Recreating Failure: How Reproduction Testing Confirms Root Cause in Product and Equipment Investigations

In product failure investigations, visual inspection and materials characterization establish what happened. They do not prove why. In this whitepaper, Steven Counts examines how to convert failure hypotheses into demonstrated root cause findings with reproduction, challenge, and verification testing. Based on his experience with forensic investigations and metallurgical analysis, he shares what makes test evidence defensible in litigation, insurance, and regulatory proceedings. 

What Reproduction Testing Actually Does 

Most failure investigations stop too soon. The evidence is examined, a mechanism is identified, and the conclusion is written using language like “consistent with” or “indicative of.” That language is honest when testing has not been performed. It is not sufficient when testing is possible and the stakes are high enough to require a defensible answer. 

Reproduction testing recreates the service conditions that caused the failure in a controlled laboratory environment. The objective is specific: introduce the suspected causal condition and determine whether the observed failure results. When it does, the hypothesis becomes a demonstrated mechanism. When it does not, the investigation needs a different direction. 

Three questions drive the test design: 

• Does the suspected mechanism generate the failure, or does it only correlate with it?
• Does the failure occur under normal operating conditions, or does it require something abnormal?
• Is the root cause in the design, the materials, the manufacturing process, or the service environment?
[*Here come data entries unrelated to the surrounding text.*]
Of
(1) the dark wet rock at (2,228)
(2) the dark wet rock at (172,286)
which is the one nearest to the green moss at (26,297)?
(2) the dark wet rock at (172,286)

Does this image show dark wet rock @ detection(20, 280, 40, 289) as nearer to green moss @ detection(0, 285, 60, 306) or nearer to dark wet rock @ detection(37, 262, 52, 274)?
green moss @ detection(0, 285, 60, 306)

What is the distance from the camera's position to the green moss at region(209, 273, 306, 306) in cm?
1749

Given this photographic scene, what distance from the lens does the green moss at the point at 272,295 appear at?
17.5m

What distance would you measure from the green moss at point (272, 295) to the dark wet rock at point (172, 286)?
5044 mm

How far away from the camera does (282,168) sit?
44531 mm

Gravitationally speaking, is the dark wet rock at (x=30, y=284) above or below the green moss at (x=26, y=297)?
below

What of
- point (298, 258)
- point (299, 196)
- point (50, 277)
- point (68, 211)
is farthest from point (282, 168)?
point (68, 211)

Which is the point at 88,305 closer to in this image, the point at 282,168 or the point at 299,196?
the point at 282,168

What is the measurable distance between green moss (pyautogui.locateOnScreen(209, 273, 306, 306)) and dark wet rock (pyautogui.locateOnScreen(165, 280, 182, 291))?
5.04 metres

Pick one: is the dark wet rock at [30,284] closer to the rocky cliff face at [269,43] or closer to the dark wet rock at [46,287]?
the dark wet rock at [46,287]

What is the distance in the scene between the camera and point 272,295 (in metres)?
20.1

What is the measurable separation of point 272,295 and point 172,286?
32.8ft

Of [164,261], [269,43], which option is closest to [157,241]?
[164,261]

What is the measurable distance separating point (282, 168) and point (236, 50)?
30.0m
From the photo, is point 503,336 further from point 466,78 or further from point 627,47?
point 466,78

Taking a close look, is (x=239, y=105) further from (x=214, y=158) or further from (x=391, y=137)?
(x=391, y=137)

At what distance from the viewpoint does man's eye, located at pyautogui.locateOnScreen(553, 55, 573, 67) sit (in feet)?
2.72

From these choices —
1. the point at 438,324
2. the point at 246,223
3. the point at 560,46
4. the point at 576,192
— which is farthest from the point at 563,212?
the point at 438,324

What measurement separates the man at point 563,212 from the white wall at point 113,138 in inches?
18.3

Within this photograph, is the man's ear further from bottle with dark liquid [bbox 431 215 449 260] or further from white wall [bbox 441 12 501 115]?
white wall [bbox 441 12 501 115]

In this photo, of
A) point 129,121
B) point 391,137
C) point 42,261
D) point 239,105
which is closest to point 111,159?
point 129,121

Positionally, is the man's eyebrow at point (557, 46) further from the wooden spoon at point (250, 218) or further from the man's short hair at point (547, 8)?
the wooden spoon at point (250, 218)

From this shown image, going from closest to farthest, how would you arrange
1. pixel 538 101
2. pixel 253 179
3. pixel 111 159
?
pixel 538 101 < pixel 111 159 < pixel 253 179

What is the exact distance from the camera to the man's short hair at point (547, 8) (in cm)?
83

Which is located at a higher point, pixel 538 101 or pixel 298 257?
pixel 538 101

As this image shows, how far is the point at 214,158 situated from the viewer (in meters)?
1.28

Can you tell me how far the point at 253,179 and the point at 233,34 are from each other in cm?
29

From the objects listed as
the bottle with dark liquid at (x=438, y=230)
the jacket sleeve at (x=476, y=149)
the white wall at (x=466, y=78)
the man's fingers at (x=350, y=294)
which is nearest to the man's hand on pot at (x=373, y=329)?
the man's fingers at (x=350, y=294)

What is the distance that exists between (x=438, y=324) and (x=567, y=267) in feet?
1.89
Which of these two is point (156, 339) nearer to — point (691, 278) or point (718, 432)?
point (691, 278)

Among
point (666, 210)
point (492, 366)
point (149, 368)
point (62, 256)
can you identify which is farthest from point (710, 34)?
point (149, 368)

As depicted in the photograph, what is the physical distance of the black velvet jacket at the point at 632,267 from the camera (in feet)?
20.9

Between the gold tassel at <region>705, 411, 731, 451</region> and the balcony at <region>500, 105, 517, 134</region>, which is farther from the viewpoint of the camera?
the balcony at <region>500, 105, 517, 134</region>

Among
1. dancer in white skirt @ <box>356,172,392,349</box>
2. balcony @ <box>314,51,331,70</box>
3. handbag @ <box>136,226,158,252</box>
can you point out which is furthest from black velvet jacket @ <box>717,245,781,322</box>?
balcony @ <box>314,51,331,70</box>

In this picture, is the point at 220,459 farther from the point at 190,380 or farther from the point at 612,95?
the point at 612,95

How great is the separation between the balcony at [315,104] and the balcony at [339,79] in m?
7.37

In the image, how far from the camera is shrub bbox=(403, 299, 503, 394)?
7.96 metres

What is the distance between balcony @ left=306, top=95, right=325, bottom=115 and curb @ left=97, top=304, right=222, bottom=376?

These are not questions that materials analysis alone can answer. Testing is what separates a probable cause from a proven one. 

 

Three Types of Failure Testing 

The testing approach should follow from the hypothesis, not precede it. Choosing the wrong test type wastes time, consumes evidence, and produces data that cannot be interpreted correctly. 

Reproduction Testing 

The most direct evidentiary tool. The goal is to recreate the reported failure by introducing the suspected cause under controlled conditions. This is the test that converts a hypothesis into a finding. In contested product liability cases, appliance fire investigations, and equipment incidents, reproduction testing is typically the step that resolves the dispute. 

Challenge Testing 

Rather than reproducing a specific failure, challenge testing characterizes the margin between acceptable performance and failure. Loads, temperatures, pressures, or cycle counts are increased systematically beyond reported service conditions. The result tells you how much design margin exists and whether realistic variation in service or materials could have driven the product across the failure threshold – useful in R&D failure analysis and product liability cases where the claim is that normal use caused the failure. 

Verification Testing 

This comes after root cause is established and a corrective action is proposed. Verification testing confirms the fix works and that it does not create a new failure mode. Engineers under schedule pressure often skip this step. That is how redesigns end up failing in the field for a different reason than the original failure. 

 

What Makes a Test Defensible 

In investigations that feed into litigation, insurance claims, or regulatory proceedings, methodology is evidence. A result that cannot be explained in terms of what was controlled, what was measured, and what criteria were applied is a result that can be challenged – and it usually is. 

A defensible test plan is written before the test runs, not reconstructed after the fact. It names the hypothesis, defines the variables being controlled and the ones being deliberately varied, specifies the instrumentation and environmental conditions, and states the pass/fail criteria. Instrumentation should be calibrated to traceable standards per ISO/IEC 17025.[1] 

Footnote 1: ISO/IEC 17025: General Requirements for the Competence of Testing and Calibration Laboratories. International Organization for Standardization. Available at: https://www.iso.org/standard/66912.html 

Documentation during the test creates the record the conclusion stands on. Pre- and post-test photographs, video of dynamic failure events, and continuous data logging of temperature, resistance, load, and pressure allow another investigator to review and, if necessary, reproduce the test. When opposing experts challenge the methodology, that documentation is what survives scrutiny. 

 

Four Investigations: How Testing Resolved Each One 

The following cases illustrate how the methodology works across the most common product failure categories in forensic engineering and product liability. 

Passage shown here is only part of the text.